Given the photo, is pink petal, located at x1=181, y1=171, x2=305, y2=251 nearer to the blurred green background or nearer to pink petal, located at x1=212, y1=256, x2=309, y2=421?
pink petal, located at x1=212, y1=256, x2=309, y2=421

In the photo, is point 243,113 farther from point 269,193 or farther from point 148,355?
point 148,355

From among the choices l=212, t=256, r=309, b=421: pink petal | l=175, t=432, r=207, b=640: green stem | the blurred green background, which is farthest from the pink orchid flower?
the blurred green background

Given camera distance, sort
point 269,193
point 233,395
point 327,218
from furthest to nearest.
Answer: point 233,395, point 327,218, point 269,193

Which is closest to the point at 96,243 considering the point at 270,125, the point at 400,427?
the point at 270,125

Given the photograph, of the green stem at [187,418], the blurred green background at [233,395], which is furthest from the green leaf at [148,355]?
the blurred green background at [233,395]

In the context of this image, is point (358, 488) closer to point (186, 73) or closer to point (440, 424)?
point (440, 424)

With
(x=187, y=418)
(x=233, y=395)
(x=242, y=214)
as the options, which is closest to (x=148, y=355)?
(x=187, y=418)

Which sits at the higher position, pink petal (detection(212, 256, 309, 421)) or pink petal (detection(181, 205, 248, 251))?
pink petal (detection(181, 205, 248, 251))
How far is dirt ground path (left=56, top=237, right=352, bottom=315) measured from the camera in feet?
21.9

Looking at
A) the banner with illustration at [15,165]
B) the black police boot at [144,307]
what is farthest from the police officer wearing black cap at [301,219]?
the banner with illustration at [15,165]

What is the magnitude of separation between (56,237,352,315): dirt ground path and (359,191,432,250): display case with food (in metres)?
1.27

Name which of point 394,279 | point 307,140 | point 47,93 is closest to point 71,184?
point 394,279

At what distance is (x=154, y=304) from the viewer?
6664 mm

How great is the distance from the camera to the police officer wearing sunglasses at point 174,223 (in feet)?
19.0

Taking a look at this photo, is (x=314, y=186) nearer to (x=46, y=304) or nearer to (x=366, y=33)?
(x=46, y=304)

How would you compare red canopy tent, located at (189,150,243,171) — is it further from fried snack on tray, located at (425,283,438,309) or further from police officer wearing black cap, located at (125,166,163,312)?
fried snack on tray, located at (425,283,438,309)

##############################

• [GIVEN INSTRUCTION] Can you rewrite all of the records above with every "green stem" changed to "green stalk" and nothing else altered?

• [ANSWER TO THIS PROBLEM]
Given the photo, is pink petal, located at x1=181, y1=171, x2=305, y2=251 nearer to the blurred green background or nearer to pink petal, located at x1=212, y1=256, x2=309, y2=421?
pink petal, located at x1=212, y1=256, x2=309, y2=421

In the photo, is point 243,113 farther from point 269,193 or farther from point 148,355?
point 148,355

From among the choices l=212, t=256, r=309, b=421: pink petal | l=175, t=432, r=207, b=640: green stalk | the blurred green background, which is farthest from the pink orchid flower?
the blurred green background

Given camera distance, sort
point 269,193
point 233,395
point 327,218
from furthest to nearest.
Answer: point 233,395, point 327,218, point 269,193

Which is closest to the point at 96,243 considering the point at 270,125, the point at 400,427?
the point at 270,125

Given the photograph, of the green stalk at [187,418], the blurred green background at [233,395], which is furthest from the green leaf at [148,355]?
the blurred green background at [233,395]

In the context of this image, is point (358, 488) closer to point (186, 73) or closer to point (440, 424)?
point (440, 424)

With
(x=187, y=418)
(x=233, y=395)
(x=242, y=214)
as the options, which is closest to (x=148, y=355)?
(x=187, y=418)

Which sits at the higher position, pink petal (detection(212, 256, 309, 421)) or pink petal (detection(181, 205, 248, 251))?
pink petal (detection(181, 205, 248, 251))
How far is dirt ground path (left=56, top=237, right=352, bottom=315) measured from the camera in feet?
21.9

Looking at
A) the banner with illustration at [15,165]
B) the black police boot at [144,307]
what is farthest from the police officer wearing black cap at [301,219]?
the banner with illustration at [15,165]

What is the magnitude of separation between (56,237,352,315): dirt ground path and (359,191,432,250): display case with food (in metres)?
1.27

Name which of point 394,279 | point 307,140 | point 47,93 is closest to point 71,184?
point 394,279

At what distance is (x=154, y=304) from the viewer?
6664 mm

How great is the distance from the camera to the police officer wearing sunglasses at point 174,223 (in feet)?
19.0

Taking a look at this photo, is (x=314, y=186) nearer to (x=46, y=304) or nearer to (x=366, y=33)?
(x=46, y=304)

How would you compare red canopy tent, located at (189,150,243,171) — is it further from fried snack on tray, located at (425,283,438,309) or further from police officer wearing black cap, located at (125,166,163,312)?
fried snack on tray, located at (425,283,438,309)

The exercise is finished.